Europa wirkte im Vergleich bis 2012 ruhig, als das Hubble-Weltraumteleskop der NASA in der Nähe des Südpols chemische Hinweise auf Wassermoleküle entdeckte. Falls bestätigt, würden diese eisigen Geysire eine Probe des unterirdischen Ozeans liefern. Aber Forscher debattierten, ob die Daten die Anwesenheit solcher Federn wirklich enthüllten.

Ein Durchbruch gelang dank einer Präsentation, die Melissa McGrath vom SETI-Institut über die Standorte potenzieller Federn aus Hubble-Bildern gab.

Als er ihre Rede hörte, kam Hauptautorin Xianzhe Jia, Weltraumphysikerin an der Universität von Michigan in Ann Arbor, zu der Erkenntnis: Einer dieser möglichen Plum-Spots lag in der Nähe einer Region, die von der Galileo-Raumsonde der NASA besucht wurde und das Jupiter-System erforschte von 1995 bis 2003. Vielleicht waren zusätzliche Beweise für eine Wolke in den jahrzehntelangen Daten des toten Satelliten verborgen.

“Das ist der Moment, der uns, glaube ich, zu der Erkenntnis gebracht hat, dass wir zurückgehen müssen, um Galileo-Daten zu sehen”, sagte Jia.

Die Forscher untersuchten Galileo-Daten von einem Vorbeiflug im Dezember 1997, als das Raumschiff nur 124 Meilen über der Oberfläche von Europa landete.

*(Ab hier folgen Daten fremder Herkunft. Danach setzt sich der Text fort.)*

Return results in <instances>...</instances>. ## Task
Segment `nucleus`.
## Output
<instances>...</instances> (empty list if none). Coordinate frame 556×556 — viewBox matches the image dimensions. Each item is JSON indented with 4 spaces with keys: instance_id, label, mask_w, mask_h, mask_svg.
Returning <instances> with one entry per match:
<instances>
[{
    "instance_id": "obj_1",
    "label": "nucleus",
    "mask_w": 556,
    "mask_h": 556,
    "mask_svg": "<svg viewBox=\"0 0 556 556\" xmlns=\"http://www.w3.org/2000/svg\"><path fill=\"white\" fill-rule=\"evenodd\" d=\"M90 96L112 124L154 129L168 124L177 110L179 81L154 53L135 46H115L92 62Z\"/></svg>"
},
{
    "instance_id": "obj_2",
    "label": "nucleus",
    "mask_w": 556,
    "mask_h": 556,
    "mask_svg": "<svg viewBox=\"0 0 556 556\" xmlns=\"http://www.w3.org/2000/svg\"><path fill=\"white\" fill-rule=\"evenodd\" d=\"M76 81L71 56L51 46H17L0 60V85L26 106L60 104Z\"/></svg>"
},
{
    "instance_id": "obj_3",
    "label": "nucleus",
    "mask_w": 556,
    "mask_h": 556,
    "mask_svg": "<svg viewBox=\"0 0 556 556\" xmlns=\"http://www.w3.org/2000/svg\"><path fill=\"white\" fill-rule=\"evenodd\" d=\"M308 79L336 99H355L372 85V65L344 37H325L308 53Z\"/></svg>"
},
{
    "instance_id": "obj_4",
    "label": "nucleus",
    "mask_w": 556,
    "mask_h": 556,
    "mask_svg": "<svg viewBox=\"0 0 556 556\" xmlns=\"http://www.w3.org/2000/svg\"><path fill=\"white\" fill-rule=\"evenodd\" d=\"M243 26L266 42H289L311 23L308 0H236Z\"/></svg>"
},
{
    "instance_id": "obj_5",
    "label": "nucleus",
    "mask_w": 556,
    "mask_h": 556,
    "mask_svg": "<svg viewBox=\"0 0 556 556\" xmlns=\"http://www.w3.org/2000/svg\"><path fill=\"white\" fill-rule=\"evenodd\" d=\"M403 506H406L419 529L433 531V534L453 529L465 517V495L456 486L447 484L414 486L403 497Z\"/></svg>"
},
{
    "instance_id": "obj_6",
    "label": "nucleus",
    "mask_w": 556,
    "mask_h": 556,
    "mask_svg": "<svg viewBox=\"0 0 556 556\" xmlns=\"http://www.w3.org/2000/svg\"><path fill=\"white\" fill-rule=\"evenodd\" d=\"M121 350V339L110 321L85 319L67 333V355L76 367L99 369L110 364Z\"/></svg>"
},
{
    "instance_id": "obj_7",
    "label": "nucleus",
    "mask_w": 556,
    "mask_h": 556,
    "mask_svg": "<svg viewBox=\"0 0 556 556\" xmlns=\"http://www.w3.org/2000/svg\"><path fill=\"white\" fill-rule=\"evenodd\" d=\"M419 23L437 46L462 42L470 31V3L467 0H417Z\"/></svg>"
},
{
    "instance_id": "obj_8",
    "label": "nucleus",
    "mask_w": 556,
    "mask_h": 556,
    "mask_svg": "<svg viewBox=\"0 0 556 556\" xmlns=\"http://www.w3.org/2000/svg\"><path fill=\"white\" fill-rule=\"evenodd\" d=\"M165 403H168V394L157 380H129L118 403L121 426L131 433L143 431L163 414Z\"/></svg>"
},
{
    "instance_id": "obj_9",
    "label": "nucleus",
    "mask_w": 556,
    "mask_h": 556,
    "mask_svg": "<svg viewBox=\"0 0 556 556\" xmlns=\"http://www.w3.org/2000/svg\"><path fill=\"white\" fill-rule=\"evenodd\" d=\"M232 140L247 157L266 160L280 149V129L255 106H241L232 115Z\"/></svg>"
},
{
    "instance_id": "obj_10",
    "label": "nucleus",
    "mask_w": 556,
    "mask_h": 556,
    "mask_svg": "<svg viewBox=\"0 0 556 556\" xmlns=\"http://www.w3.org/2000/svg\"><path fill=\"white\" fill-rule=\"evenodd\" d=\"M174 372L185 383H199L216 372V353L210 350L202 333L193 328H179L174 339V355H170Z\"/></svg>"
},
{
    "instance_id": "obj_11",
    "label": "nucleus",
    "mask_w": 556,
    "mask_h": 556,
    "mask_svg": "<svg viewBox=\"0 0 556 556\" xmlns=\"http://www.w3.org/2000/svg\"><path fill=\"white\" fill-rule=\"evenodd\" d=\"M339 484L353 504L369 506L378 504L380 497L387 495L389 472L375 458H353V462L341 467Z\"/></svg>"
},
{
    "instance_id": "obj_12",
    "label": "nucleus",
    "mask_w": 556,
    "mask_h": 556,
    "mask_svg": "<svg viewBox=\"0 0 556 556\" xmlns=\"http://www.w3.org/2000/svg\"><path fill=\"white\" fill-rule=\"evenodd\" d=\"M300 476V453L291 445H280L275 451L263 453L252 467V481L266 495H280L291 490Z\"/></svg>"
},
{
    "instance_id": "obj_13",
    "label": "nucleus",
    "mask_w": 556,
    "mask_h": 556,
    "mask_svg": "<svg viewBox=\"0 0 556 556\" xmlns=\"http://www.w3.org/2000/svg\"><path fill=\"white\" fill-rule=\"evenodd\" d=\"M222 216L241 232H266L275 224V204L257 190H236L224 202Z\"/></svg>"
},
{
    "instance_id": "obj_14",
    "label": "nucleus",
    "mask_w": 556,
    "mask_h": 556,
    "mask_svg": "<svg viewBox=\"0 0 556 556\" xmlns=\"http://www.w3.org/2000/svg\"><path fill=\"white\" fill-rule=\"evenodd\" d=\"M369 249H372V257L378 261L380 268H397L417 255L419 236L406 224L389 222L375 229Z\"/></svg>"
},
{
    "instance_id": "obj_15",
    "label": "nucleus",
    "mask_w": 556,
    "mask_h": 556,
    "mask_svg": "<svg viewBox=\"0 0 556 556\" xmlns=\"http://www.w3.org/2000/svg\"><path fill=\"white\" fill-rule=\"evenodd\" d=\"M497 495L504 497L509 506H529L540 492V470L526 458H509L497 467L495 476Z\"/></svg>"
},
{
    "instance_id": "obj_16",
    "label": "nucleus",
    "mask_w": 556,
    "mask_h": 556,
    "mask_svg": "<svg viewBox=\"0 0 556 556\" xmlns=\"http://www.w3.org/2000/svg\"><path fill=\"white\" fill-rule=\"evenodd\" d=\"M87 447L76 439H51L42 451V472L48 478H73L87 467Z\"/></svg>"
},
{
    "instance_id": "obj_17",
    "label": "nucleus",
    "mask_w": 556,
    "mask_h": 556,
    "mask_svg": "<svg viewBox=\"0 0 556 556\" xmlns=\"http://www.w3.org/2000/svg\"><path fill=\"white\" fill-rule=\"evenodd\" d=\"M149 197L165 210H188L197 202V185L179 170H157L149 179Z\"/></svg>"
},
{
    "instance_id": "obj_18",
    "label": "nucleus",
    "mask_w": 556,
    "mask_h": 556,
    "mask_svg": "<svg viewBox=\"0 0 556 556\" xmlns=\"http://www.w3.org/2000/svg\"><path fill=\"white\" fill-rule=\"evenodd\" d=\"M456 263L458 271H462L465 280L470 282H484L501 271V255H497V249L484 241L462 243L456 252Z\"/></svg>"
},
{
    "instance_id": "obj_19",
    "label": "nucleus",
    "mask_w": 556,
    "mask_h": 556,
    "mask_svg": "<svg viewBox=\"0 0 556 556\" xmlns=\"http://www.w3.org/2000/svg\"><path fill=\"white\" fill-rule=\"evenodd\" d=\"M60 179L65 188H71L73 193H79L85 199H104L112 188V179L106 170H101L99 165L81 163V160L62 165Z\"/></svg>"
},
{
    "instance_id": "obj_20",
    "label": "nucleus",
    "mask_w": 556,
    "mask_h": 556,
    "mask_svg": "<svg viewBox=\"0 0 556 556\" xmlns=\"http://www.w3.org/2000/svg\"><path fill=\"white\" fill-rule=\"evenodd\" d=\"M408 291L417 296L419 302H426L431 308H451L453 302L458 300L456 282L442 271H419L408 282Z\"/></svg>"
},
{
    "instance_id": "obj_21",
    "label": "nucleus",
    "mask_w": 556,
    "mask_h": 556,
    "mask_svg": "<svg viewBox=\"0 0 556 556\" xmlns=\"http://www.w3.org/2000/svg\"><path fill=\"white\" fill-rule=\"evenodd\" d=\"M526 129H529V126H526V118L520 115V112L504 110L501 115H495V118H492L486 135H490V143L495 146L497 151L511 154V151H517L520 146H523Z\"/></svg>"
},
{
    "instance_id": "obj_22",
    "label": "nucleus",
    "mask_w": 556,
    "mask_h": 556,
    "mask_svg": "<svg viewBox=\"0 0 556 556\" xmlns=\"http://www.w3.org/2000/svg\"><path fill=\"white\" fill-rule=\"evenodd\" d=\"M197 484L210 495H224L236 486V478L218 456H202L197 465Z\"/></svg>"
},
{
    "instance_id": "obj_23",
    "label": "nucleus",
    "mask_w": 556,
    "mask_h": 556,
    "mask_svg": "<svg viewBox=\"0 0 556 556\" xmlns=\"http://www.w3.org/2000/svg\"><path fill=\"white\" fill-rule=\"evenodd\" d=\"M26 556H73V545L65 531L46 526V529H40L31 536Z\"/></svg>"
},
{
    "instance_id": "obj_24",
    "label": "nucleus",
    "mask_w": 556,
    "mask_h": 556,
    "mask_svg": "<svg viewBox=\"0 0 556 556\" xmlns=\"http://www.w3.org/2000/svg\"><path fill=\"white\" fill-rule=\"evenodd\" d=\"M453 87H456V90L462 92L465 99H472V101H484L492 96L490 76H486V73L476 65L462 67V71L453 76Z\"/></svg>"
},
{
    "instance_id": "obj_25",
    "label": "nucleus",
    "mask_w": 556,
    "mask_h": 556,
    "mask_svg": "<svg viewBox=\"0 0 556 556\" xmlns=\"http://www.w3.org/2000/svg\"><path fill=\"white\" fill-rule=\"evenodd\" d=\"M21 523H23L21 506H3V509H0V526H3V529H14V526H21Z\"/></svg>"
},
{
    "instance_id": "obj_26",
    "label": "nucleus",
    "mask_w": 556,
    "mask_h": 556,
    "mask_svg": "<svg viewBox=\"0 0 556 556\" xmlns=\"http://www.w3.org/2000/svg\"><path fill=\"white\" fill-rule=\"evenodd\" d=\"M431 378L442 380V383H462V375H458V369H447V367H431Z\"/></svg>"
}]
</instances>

Nachdem sie Enceladus bereits studiert hatten, wussten Wissenschaftler, dass diese Art von Federn im Weltraum das Magnetfeld und die Plasmaumgebung beeinflussen könnten, sagte Jia. Also führte er Simulationen durch, die die scheinbaren Fahnenabmessungen von Hubble sowie die Magnetometer- und Plasmawellendaten von Galileo berücksichtigten.

Das Team fand heraus, dass das Magnetfeld, als sich das Raumfahrzeug der Oberfläche Europas näherte, ein wildes Magnetfeld auslöste und die Plasmadichte hochfiel – ein Hinweis darauf, dass das Raumfahrzeug tatsächlich durch eine Wolke fuhr.

“Diese Ergebnisse liefern starke unabhängige Beweise für das Vorhandensein von Federn in Europa”, schreiben die Autoren der Studie.

Diese Entdeckung könnte Pläne für die Europa-Clipper-Mission der NASA, sobald sie den Jupiter-Satelliten erreichen, informieren, sagte Elizabeth Turtle, eine Forscherin am Johns Hopkins Applied Physics Laboratory in Laurel, Maryland, die nicht an der Studie beteiligt war.

Turtle führt das Bildgebungssystem für Clipper, das bereits 2022 geplant ist. Die Instrumente des Raumschiffs sind darauf zugeschnitten, die Eis- und Staubteilchen aus solchen Federn zu untersuchen, um festzustellen, ob der Mond wirklich mikrobiell leben kann.

Während die neuen Plume-Ergebnisse aller Wahrscheinlichkeit nach das Instrumentdesign nicht beeinflussen werden, könnten sie den Weg des Raumfahrzeugs und die von ihm angestrebten Plumes beeinflussen, sagten die Forscher.

“Die Bewohnbarkeit von Europa ist eine der großen Fragen, die wir verstehen wollen”, sagte Turtle.